Tuesday, February 21, 2012

Failure to prove source of marijuana odour overturns a 30 days suspension

Below is Diane Maclean's summary of  Arbitrator Ronald Keras' decision issued January 23, 2012 in British Columbia Maritime Employer’s Association v. International Longshore and Warehouse Union, Canada, 2012 CanLII 5484 (BC LA) .   The case is a good illustration of  how arbitrators deal with the credibility of witnesses and what the employer must prove to establish it had just and reasonable cause to impose discipline.  



The grievor had been dispatched to an employer who has a zero tolerance for alcohol and drug use on its site. The foreman entered the dock office where the grievor was working by himself. The foreman smelt the distinct odour of marijuana. He did not confront the grievor and he did not see him smoking or observe smoke in the air. The foreman contacted the head foreman who came to the trailer and also smelt marijuana.
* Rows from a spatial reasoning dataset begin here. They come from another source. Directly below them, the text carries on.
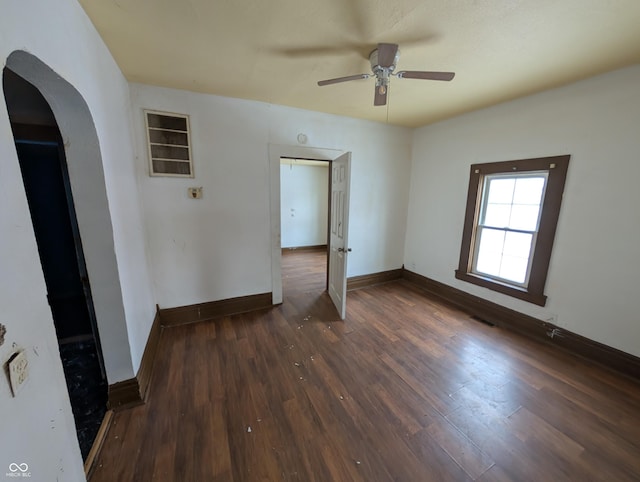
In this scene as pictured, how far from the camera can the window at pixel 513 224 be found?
2461 millimetres

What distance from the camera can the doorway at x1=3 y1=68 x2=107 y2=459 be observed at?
176 cm

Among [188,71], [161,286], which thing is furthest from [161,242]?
[188,71]

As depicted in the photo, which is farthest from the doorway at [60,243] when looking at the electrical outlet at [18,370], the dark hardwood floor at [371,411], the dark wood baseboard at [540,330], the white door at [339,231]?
the dark wood baseboard at [540,330]

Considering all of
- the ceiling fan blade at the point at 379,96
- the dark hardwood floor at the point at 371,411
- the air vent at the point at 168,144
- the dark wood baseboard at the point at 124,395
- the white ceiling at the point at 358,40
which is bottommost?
the dark hardwood floor at the point at 371,411

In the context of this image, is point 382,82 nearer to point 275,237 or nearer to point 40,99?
point 275,237

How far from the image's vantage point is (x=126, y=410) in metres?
1.68

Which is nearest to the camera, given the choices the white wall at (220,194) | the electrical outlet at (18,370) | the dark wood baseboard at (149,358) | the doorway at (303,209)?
the electrical outlet at (18,370)

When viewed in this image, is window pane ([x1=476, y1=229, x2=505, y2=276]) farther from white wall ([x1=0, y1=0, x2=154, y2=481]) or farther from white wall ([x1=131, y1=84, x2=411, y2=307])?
white wall ([x1=0, y1=0, x2=154, y2=481])

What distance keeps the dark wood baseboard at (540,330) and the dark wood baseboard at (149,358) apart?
3594 millimetres

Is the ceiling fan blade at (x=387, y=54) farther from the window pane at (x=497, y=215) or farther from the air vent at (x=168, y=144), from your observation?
the window pane at (x=497, y=215)

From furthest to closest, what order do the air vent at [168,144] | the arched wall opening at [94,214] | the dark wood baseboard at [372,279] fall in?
the dark wood baseboard at [372,279] < the air vent at [168,144] < the arched wall opening at [94,214]

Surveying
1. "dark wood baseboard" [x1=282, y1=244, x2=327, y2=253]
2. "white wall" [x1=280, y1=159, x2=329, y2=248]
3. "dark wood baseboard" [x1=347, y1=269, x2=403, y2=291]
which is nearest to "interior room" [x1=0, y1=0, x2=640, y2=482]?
"dark wood baseboard" [x1=347, y1=269, x2=403, y2=291]

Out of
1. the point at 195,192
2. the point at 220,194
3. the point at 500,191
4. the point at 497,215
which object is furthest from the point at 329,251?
the point at 500,191

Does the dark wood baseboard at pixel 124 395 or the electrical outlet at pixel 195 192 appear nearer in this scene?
the dark wood baseboard at pixel 124 395
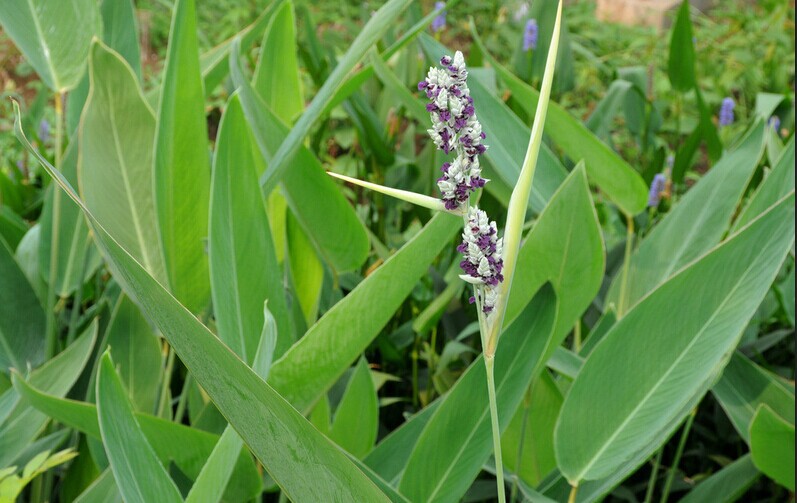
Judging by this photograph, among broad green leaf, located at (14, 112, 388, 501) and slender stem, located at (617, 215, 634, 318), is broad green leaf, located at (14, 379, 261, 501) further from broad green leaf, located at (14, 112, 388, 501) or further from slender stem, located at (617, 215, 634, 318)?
slender stem, located at (617, 215, 634, 318)

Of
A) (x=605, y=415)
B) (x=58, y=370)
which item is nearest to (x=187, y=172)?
(x=58, y=370)

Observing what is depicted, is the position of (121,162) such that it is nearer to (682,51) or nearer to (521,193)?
(521,193)

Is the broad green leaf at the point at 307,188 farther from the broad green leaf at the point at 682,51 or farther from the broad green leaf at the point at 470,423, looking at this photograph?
the broad green leaf at the point at 682,51

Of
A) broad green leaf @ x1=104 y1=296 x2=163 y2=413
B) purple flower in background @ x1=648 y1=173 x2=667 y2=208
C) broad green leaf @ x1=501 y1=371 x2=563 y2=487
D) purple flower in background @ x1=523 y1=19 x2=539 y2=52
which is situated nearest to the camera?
broad green leaf @ x1=501 y1=371 x2=563 y2=487

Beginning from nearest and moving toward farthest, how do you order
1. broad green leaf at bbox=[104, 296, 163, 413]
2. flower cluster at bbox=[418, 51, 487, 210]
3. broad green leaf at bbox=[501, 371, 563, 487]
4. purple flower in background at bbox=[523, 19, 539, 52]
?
flower cluster at bbox=[418, 51, 487, 210]
broad green leaf at bbox=[501, 371, 563, 487]
broad green leaf at bbox=[104, 296, 163, 413]
purple flower in background at bbox=[523, 19, 539, 52]

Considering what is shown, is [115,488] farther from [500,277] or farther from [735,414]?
[735,414]

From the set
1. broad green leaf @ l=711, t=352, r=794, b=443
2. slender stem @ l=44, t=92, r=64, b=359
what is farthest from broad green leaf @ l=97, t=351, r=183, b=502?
broad green leaf @ l=711, t=352, r=794, b=443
He asked the grievor if he had been smoking marijuana and he denied it. The grievor was fired and sent home. The Association also suspended the grievor from all work for a period of 30 days and warned him that future incidents could lead to further discipline and, potentially, deregistration.

The grievor said he had worked on the waterfront for over 40 years. He testified that the work site was covered by cameras and that the dock office is used by everyone and people are in and out during the night. The grievor was aware of the employer’s zero tolerance policy. He testified that he did not smoke marijuana on shift or before shift. The office contained dirty coveralls and garbage and would smell.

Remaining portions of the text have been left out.